The two most populous counties in the corridor, Hillsborough and Orange, have been trending Democratic for years. Both counties were critical to President Barack Obama's two Florida victories in 2008 and 2012. Other counties along I-4 — Polk, Seminole and Volusia — lean Republican. Pinellas, though technically not in the I-4 corridor, matters because it's part of the Tampa television market and is the large county with the most competitive balance between the two major parties. Pinellas is the state's sixth most populous county, and on Friday there were 800 more Republicans than Democrats in a pool of more than 600,000 voters.

Like much of the rest of the state, the I-4 corridor is getting more populous, younger and more diverse, with a steady influx of new Hispanic residents, especially in Orange and its neighbor, Osceola, home to increasing numbers of Puerto Rican voters.

The Florida politician with the longest political connection to the I-4 corridor is Democratic U.S. Sen. Bill Nelson, who was first elected as a state representative from Brevard County in 1972 and has won a half-dozen statewide elections as a Cabinet member and senator.

As the only Democrat who currently holds statewide office, Nelson thinks not just in terms of counties, but TV markets.

He said the combination of the Orlando and the Tampa-St.
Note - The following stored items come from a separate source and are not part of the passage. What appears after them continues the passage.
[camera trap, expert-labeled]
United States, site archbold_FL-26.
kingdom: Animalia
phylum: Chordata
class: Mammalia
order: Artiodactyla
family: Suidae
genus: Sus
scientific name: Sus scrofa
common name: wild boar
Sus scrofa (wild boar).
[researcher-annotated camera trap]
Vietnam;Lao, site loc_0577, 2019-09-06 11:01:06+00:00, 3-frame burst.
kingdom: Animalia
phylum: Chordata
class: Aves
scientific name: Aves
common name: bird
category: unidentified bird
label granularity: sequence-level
Petersburg markets (the state's largest TV market) account for 46 percent of the vote in a general election in Florida.

"It is the swing part of the state," Nelson said. "The person who carries the I-4 corridor will win the state."

During Friday's speech at the fairgrounds, Clinton emphasized that point.

"Our success in the I-4 corridor is essential to our winning," she told the crowd.

Times staff writer Jack Suntrup contributed to this report.